Tre spaccate in una notte usando un tombino. Un negozio svaligiato ancor prima di essere inaugurato. Un’auto usata come ariete per forzare una vetrina. Non sono le scene di un film, ma ormai la vita quotidiana nel centro cittadino. Soprattutto da un mese a questa parte, rendendo la vita dei commercianti ancora più dura. Tanto che Prefetto, Comune e associazione Commercianti pensano delle contromisure, perché «si compra solo dove si è al sicuro. Per questo stiamo pensando alle telecamere su via Garibaldi. E di chiedere i vigili per strada. Gli imprenditori vanno rassicurati». A dirlo è Maria Luisa Coppa, presidente di Ascom Confcommercio Torino, al termine della presentazione dell’indagine semestrale – da settembre 2024 a marzo 2025 – realizzata in collaborazione con Format Research e Camera di commercio, che delinea lo stato di salute delle imprese torinesi.
«Le spaccate sono segnale di insicurezza – aggiunge Coppa – . E insicurezza e degrado sono i due temi che possono peggiorare in modo importante il livello delle nostre imprese». Per questo, entro fine giugno, ci saranno degli incontri con il prefetto e l’assessore comunale alla Sicurezza, Marco Porcedda.
Scende la fiducia
Tra i primi dati che saltano all’occhio nell’analisi effettuata su 800 imprese, spicca la discesa dell’indicatore di fiducia: da 47 a 40 punti rispetto allo scorso semestre, seppure ancora sopra la media nazionale (a 36). «Hanno fiducia soprattutto gli impiegati nel settore turistico e della ristorazione (dove l’indicatore sale rispettivamente a 59 e 55 punti, ndr). Molto meno quelli del commercio al dettaglio, in particolare modo il non alimentare», afferma il direttore di Ascom Confcommercio Torino, Alberto Carpignano.
Quadro chiaroscuro
La fotografia restituita dall’analisi fa emergere segnali positivi – la crescita di occupazione e liquidità – in un contesto complessivamente di gran difficoltà, dove a fronte di più occupati calano imprese e ricavi. Un quadro in chiaroscuro, quindi, dove l’88% delle imprese registra stabilità o crescita occupazionale – anche in questo caso meglio rispetto alla media nazionale – e il 68% ritiene migliorata o invariata la propria disponibilità di cassa.
Ma il rapporto tra le aziende che nascono e quelle che muoiono continua ad essere negativo, anche se meno dello scorso semestre: «Se nell’ultimo semestre sono nate 1.807 imprese, 2.919 sono “morte”», racconta il presidente di Format Research Srl, Pierluigi Ascani.
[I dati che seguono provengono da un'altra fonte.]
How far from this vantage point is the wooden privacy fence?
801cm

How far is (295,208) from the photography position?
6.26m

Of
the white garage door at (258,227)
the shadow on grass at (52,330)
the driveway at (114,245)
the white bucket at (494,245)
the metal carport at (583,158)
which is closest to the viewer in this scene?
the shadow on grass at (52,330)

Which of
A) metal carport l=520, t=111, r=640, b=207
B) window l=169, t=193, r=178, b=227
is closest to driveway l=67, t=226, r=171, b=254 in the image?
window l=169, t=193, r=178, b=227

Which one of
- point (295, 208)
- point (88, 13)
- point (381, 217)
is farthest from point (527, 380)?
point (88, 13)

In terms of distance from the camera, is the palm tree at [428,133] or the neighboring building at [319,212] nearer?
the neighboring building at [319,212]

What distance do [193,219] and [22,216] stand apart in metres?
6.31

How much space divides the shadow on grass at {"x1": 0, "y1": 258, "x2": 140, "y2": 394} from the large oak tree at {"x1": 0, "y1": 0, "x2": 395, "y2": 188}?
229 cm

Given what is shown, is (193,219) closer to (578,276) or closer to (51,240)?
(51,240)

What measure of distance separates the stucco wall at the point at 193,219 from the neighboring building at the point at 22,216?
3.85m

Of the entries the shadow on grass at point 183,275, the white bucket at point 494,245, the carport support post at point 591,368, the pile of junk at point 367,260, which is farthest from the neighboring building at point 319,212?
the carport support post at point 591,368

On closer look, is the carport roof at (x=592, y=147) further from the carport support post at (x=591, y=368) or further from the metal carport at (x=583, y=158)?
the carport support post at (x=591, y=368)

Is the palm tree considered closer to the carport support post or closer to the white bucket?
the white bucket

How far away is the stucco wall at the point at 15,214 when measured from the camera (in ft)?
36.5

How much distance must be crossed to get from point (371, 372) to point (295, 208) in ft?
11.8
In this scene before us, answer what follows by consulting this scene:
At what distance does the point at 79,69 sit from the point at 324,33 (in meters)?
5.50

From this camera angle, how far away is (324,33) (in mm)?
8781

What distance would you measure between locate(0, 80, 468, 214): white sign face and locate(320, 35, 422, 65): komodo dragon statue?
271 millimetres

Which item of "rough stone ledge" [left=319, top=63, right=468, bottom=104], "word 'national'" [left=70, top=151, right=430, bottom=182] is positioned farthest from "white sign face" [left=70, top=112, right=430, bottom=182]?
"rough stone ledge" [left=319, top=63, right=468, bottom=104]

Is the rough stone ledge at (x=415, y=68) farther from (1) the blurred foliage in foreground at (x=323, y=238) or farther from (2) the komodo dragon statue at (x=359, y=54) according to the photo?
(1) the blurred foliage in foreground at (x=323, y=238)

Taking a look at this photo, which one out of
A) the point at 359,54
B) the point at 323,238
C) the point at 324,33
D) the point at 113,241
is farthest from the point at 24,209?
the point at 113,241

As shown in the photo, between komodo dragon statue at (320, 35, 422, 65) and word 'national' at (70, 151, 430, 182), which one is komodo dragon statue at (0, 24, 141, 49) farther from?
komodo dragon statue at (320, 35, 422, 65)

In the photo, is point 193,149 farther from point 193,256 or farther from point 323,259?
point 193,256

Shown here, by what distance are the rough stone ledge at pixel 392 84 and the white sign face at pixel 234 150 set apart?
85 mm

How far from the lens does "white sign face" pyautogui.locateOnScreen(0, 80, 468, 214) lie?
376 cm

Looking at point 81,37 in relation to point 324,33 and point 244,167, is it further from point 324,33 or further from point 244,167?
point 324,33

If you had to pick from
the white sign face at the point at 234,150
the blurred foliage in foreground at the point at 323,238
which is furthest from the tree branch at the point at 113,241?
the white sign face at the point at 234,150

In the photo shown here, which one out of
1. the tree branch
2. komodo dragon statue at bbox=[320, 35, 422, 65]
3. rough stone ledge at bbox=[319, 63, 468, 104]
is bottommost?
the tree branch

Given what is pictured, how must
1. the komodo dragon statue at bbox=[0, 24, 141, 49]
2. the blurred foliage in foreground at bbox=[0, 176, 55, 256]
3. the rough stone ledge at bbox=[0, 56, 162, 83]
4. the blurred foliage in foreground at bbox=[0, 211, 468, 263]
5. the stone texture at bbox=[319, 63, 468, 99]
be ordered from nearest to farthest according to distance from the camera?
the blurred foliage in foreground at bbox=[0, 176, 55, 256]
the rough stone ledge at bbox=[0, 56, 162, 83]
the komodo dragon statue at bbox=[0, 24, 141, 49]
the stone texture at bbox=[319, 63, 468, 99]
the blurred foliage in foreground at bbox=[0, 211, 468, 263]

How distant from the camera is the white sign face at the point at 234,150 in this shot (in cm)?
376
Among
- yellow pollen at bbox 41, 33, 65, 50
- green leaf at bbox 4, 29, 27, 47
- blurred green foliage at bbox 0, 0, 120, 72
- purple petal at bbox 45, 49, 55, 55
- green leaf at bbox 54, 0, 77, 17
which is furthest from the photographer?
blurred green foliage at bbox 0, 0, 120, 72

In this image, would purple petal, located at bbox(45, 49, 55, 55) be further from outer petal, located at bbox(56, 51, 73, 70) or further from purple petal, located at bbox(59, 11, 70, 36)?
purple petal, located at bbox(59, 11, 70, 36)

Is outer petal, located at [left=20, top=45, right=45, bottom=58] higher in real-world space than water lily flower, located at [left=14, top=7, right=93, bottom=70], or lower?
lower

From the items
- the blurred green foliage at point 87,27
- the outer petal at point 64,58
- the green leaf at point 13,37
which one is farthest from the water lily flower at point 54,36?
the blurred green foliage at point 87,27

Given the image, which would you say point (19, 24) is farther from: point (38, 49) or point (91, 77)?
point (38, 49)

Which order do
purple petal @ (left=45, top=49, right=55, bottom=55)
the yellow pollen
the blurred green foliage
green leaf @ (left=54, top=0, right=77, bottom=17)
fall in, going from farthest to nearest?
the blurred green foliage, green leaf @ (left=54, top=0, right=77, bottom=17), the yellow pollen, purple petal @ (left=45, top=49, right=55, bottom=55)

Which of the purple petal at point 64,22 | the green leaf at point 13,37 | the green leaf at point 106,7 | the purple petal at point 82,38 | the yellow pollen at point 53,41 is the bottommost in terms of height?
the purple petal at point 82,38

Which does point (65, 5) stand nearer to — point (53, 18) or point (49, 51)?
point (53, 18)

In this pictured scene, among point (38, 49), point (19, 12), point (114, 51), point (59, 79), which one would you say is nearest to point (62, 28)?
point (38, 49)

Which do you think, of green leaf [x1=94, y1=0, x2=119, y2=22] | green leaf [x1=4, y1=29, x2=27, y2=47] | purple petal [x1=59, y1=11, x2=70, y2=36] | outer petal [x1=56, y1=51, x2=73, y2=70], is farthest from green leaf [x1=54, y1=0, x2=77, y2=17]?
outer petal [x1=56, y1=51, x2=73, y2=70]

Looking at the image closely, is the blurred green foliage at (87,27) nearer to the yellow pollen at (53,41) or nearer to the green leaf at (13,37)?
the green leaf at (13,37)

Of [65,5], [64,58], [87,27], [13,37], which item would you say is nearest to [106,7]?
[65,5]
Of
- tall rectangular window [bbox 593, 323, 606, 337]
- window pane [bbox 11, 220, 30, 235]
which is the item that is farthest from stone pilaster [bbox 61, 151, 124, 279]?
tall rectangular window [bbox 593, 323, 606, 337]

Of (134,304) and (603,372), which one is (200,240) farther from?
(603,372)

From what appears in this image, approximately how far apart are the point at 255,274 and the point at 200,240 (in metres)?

Quindi si sono persi 1.112 negozi, anche se è la prima volta in quattro anni che il divario accenna a ridursi. Intanto i ricavi segnano un rallentamento dell’attività economica terziaria. «La contrazione del saldo positivo delinea un contesto di maggior fragilità economica, seppur meno accentuato rispetto al dato nazionale (da 45 a 41 punti, contro una media nazionale di 39, ndr)» continua Ascani.
Si chiede più credito
Tra i dati positivi la richiesta di credito. A Torino più che nel resto d’Italia sembra esserci più voglia di investire. Sale al 32% – dal 27% – la quota di imprenditori che chiedono aiuto alle banche per investire nella propria attività: un terzo in più della media italiana, del 22%. Sale anche la quota di quanti chiedono credito per esigenze di cassa (dal 54% al 58%), mentre scendono per richieste di ristrutturazione del debito (dal 19% all’11%). Il che, in parte, è merito del calo dei tassi d’interesse imposti dalla Bce, che impattavano direttamente sul credito. Promozione e investimento sembrano potere essere le carte vincenti per attestare la resilienza delle imprese. «Un lavoro funzionale – spiega Carpignano – è fare arrivare al cittadino finale il valore del commercio di prossimità: cioè la filosofia di fondo dei distretti del commercio». Chiosa Coppa: «Tendiamo a non raccontarci, ma dobbiamo puntare sullo storytelling e “tirarcela anche un po’».